:: BAHAN LATIHAN ::
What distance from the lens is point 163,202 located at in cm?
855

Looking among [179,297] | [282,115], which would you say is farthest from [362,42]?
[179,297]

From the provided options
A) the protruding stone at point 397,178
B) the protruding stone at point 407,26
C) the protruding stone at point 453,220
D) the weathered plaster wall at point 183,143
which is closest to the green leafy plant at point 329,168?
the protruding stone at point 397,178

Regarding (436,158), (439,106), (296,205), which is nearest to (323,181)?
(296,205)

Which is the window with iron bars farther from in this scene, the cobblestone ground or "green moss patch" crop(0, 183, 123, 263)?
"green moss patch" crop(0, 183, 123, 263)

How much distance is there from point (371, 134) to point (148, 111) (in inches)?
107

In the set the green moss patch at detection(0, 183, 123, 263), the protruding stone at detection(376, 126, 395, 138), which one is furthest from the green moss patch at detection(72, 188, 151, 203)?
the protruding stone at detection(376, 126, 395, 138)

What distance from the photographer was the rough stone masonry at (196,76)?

==

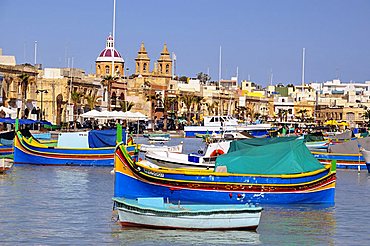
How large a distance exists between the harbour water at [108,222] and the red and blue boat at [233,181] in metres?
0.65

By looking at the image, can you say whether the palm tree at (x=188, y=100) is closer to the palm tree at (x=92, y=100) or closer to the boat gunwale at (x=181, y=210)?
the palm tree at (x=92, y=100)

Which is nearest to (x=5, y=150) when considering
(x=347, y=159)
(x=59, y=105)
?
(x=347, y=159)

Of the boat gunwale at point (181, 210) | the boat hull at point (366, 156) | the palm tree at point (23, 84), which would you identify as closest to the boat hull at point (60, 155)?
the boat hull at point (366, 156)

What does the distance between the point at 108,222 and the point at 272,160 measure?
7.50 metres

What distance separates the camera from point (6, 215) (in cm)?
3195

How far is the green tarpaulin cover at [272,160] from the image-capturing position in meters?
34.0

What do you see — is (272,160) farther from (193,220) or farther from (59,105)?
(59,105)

---

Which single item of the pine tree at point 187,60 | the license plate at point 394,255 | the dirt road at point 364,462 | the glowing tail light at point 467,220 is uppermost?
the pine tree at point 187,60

:: RINCIAN TUGAS ::
Sebutkan jumlah baris di atas yang memuat kata "distance", dengan membedakan huruf besar dan kecil. Tuliskan angkanya saja.

:: JAWABAN TUGAS ::
6